WHAT IS BEING ASKED:
Carry on the passage about St. John's Wort as a treatment for depression, starting after its final sentence.

SOURCE PASSAGE:
A 2016 in-depth review of 35 studies reviewed the use of St. John’s Wort in the treatment of depression.4 This review determined various outcomes. Firstly, the use of St. John’s Wort was associated with reduced symptoms of mild and moderate depression.4 Secondly, the use of St. John’s Wort when compared to prescription anti-depressant medications showed a similar reduction in symptoms of depression.4 These findings suggest that St. John’s Wort may be just as effective as prescription anti-depressant medications, however, more data is required to conclusively indicate that this is a true statement. Lastly, it was found that St. John’s Wort had fewer side effects when compared to prescription anti-depressant medications as well.4

Another study review looked at 27 studies which compared St. John’s Wort to prescription anti-depressant medications.5 This review showed that there was a similar effect of St. John’s Wort on improvement in symptoms of mild and moderate depression when compared to prescription anti-depressant medications.5 Findings also showed that more patients discontinued the use of their prescription anti-depressant medications.5 This finding is suggestive of the possibility that St. John’s Wort is perhaps better tolerated and has less adverse events when compared to prescription therapies.

Saved data entries:
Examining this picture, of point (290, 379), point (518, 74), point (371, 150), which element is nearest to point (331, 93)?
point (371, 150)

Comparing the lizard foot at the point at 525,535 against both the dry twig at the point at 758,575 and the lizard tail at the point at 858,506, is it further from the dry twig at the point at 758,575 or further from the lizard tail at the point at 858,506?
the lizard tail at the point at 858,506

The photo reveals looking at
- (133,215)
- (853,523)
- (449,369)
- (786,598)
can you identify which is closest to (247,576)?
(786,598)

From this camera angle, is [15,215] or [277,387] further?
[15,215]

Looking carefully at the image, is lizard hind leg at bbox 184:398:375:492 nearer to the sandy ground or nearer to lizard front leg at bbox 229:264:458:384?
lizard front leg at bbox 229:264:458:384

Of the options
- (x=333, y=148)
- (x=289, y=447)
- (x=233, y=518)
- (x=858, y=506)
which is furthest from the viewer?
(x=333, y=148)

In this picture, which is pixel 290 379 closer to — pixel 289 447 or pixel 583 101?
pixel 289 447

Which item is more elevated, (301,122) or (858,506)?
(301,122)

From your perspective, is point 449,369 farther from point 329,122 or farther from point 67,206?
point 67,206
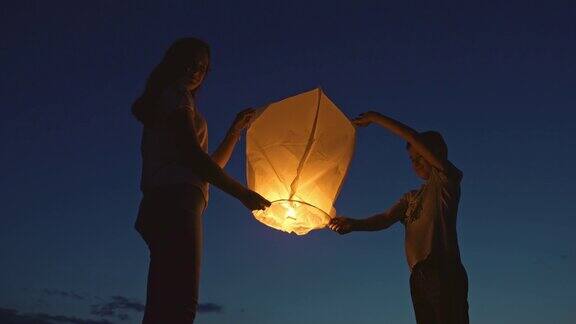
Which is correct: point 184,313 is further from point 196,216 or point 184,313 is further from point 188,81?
point 188,81

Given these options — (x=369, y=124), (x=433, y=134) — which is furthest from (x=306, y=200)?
(x=433, y=134)

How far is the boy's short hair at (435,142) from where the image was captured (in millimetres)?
3865

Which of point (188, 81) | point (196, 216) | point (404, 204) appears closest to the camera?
point (196, 216)

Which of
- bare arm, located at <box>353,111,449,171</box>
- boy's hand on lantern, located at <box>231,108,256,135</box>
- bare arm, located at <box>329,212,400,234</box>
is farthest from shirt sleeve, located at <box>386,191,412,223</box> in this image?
boy's hand on lantern, located at <box>231,108,256,135</box>

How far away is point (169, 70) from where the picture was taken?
105 inches

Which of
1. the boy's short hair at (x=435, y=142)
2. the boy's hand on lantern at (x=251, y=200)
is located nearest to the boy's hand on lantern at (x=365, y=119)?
the boy's short hair at (x=435, y=142)

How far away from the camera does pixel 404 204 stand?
4262 mm

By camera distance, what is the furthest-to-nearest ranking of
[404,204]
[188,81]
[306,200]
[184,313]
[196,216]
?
[404,204], [306,200], [188,81], [196,216], [184,313]

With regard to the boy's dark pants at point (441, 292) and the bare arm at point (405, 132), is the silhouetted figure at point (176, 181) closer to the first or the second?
the boy's dark pants at point (441, 292)

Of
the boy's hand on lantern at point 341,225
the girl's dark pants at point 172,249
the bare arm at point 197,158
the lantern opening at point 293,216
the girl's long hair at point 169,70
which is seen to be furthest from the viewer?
the boy's hand on lantern at point 341,225

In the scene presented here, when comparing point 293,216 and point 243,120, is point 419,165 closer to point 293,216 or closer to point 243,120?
point 293,216

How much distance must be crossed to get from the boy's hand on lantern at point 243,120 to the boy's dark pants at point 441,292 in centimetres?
Answer: 145

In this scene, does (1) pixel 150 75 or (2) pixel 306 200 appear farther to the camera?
Result: (2) pixel 306 200

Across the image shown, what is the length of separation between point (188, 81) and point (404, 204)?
2.22 metres
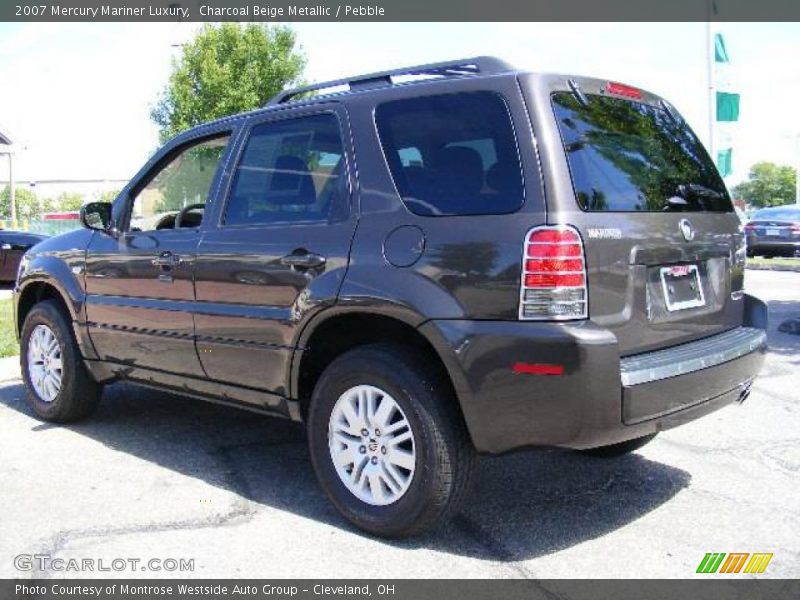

EXPECTED OUTPUT:
There are hundreds of additional studies that have shown the effectiveness of St. John’s Wort in patients that have depression. Overall, these investigative studies positively correlate the effectiveness of utilizing St. John’s Wort when treating mild and moderate depression.

How Do You Take St. John’s Wort?

St. John’s Wort comes in a variety of formulations as mentioned above. It is available in capsules, tablets, teas, oils and liquid extracts. As discussed, this is not approved as a drug by the FDA, but rather as a supplement. Therefore, the concentrations and strength of the product is not regulated and can vary greatly. This makes it difficult to determine how much of a dose to start with. Always use a smaller dose and increase gradually to see a therapeutic benefit. However, before starting the use of this product, consult with a healthcare provider to ensure this is an appropriate option for you.

Safety of St. John’s Wort

St. John’s Wort has shown in various investigative studies that it have anti-depressive properties. As a natural product, this may seem like a wonderful option to try for individuals that do not think their current prescription therapy is working, or even in individuals that do not want to take prescription medications at all. However, St. John’s Wort may not be for everyone.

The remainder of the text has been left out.